Nevertheless, the scientific community as a whole is slowly coming around to the notion that computational biology and chemistry, as well as possibly artificial life, could be vital in progressing the field further. Smith, for example, wonders whether our understanding of the chemistry of complex systems needs to take on a cyborg-like quality by integrating a lot more closely with computational research.
Meanwhile, the field needs a new generation of scientists trained in the use and application of computers for theoretical work, something that is forthcoming now that the computational tools are available and scientists are figuring out new and innovative ways to use them.
“When I started doing these computational simulations, almost nobody could see how it could possibly be related to anything remotely interesting to the origins of life community,” admits Pohorille, saying he was tolerated by his peers because he was just “one odd guy.” Today, however, he says that younger researchers are realizing that theory and experiments have to go hand-in-hand.
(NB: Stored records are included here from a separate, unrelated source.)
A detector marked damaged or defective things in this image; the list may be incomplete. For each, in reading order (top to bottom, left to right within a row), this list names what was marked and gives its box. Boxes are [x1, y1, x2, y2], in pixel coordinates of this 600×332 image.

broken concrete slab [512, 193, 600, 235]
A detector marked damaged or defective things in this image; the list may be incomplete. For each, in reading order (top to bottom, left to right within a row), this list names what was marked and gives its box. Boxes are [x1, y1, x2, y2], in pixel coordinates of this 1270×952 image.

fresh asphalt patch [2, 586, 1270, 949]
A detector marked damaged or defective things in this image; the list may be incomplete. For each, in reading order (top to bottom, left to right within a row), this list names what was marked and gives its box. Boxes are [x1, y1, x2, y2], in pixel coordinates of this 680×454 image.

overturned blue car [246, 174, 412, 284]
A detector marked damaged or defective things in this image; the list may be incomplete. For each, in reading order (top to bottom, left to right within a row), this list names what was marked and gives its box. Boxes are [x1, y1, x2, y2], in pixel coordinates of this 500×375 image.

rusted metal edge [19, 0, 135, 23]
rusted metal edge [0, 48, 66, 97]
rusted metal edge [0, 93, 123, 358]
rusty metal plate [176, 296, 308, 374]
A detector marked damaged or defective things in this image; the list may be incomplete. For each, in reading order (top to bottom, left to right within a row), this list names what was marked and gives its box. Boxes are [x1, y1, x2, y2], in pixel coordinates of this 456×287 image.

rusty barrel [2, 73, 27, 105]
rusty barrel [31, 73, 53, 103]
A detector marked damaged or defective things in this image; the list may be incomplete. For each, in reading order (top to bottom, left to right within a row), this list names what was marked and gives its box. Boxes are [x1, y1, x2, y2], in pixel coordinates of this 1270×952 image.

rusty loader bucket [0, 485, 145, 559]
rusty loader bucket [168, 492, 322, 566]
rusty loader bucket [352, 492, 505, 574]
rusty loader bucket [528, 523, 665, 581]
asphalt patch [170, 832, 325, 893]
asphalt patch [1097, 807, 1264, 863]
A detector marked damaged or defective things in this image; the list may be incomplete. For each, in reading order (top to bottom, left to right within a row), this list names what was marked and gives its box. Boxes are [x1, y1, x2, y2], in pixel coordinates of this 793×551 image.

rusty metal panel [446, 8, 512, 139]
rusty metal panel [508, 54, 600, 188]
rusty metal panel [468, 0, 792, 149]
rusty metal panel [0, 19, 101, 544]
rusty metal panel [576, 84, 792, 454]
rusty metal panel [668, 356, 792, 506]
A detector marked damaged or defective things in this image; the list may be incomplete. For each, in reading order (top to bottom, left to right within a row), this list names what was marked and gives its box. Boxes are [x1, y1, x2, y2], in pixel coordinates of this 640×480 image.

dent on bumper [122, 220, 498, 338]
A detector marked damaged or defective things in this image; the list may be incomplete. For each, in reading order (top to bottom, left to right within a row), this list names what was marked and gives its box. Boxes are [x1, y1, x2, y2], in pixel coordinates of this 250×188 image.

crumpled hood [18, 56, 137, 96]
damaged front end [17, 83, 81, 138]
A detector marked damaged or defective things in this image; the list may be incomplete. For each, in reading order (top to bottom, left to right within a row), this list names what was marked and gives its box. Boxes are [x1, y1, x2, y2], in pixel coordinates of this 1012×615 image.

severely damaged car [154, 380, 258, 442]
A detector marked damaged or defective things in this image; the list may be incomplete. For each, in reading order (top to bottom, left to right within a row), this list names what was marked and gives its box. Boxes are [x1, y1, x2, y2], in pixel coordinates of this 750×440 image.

If the field of computational biology is truly going to grow, the funding has to also. Currently, NASA is the only agency in the United States funding origin of life research, with some private money coming from the likes of the Simons Foundation and the Templeton Foundation. “Tell me of a university that is looking for theorists specializing in the origin of life,” asks Pohorille rhetorically. “I haven’t heard of one.” Internationally, ELSI in Japan is one of the few institutions hoping to get closer to the origin of life through computational efforts.
As computing power increases, scientists using it will increasingly be able to solve problems about life’s processes. Perhaps computational biology will be just one tool among many available to researchers, but its presence will not only help scientists to think of new ways to explore the origins of life, but also to come up with new ways to think about it too. The mystery of life’s origins could one day be solved thanks to that modern antithesis of life — the computer.